A woman who was pronounced dead only to be discovered alive at a funeral home in August has now died for real, allegedly due to the blunder.

The Detroit native, Timesha Beauchamp, 20, passed away Sunday at Children’s Hospital in Detroit, the Guardian reported.

“This is the second time our beloved Timesha has been pronounced dead, but this time she isn’t coming back,” said Beauchamp’s bereaved family in a statement.

The tragic saga began in August after the young woman was found unresponsive in her apartment having suffered a seizure. A doctor who wasn’t on the scene declared Beauchamp deceased after one of the paramedics reported via telephone that she displayed no signs of life after they tried reviving her for 30 minutes.

Timesha Beauchamp with her brother Steven Thompson
Timesha Beauchamp with her brother Steven Thompson.AP

Beauchamp was subsequently taken to James H. Cole funeral home, where aghast employees unzipped the body bag to discover that she was still breathing and her eyes were open.

“They were about to embalm her, which is most frightening, had she not had her eyes open,” at attorney for the family, Geoffrey Fieger, told Detroit’s local ABC syndicate, XYZ. “They would have begun draining her blood, to be very, very frank about it.”

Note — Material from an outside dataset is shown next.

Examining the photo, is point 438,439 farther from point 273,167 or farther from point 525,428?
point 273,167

The poor soul was subsequently transferred to the Sinai Grace Hospital, where she was determined to be in critical condition and put on a ventilator, but to no avail. Beauchamp had previously required around-the-clock care due to her cerebral palsy and breathing problems, the Mirror reported.

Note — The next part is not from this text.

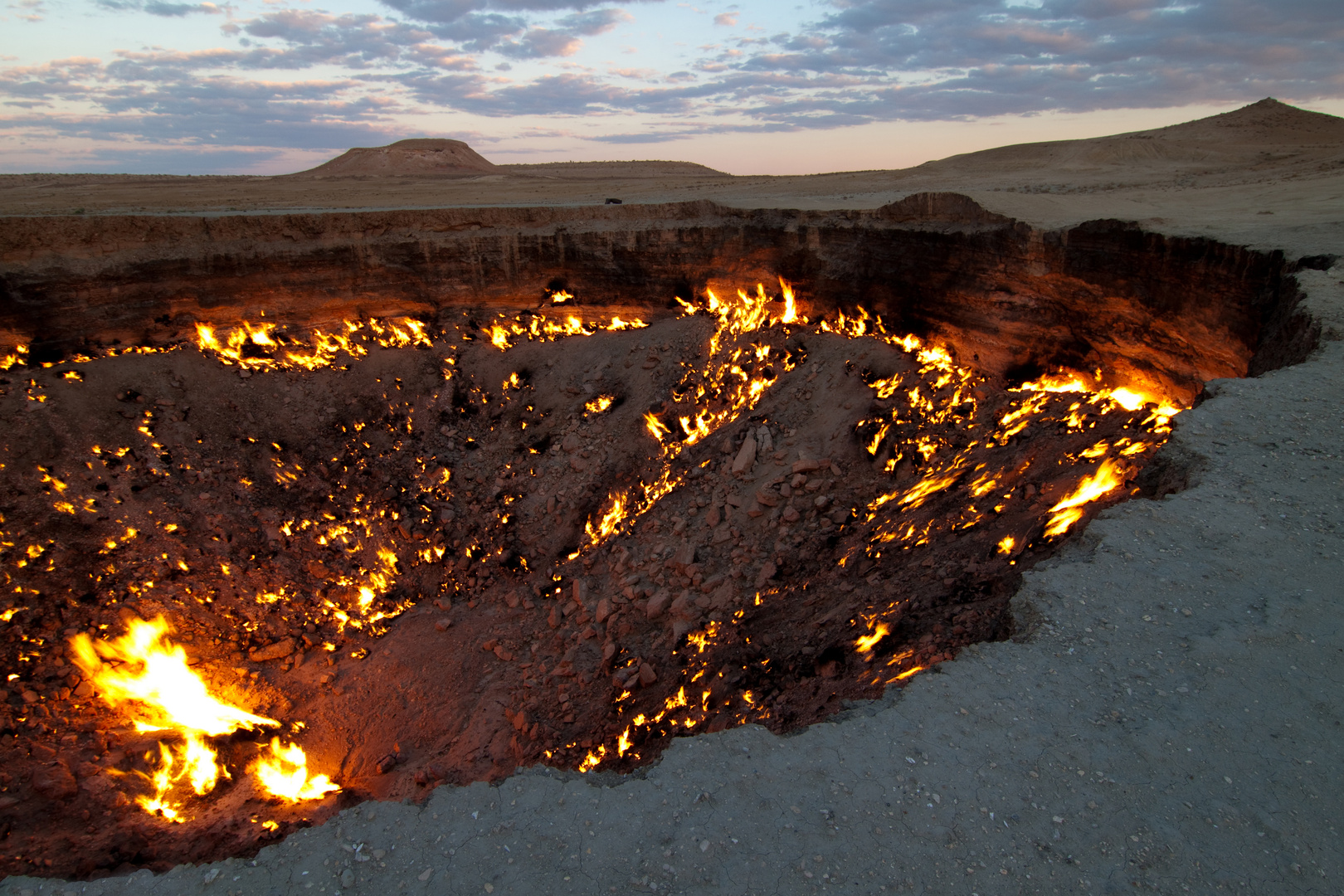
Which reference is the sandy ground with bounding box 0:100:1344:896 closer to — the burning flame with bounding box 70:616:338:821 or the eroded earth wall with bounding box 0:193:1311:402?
the eroded earth wall with bounding box 0:193:1311:402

Unfortunately, Beauchamp’s wrongful death diagnosis could have been what killed her, her family believes.

“She died as a result of massive brain damage that was suffered when Southfield paramedics wrongly declared her dead, and failed to provide her much-needed oxygen,” Fieger claimed.

Beauchamp’s “devastated” family has since filed a $50 million federal lawsuit against Southfield and the four paramedics who tended to the woman. The city is currently looking into the case, and in response to the allegations, told the Guardian that Beauchamp may have suffered from “Lazarus syndrome,” which causes people to come back to life after attempts to revive them have failed.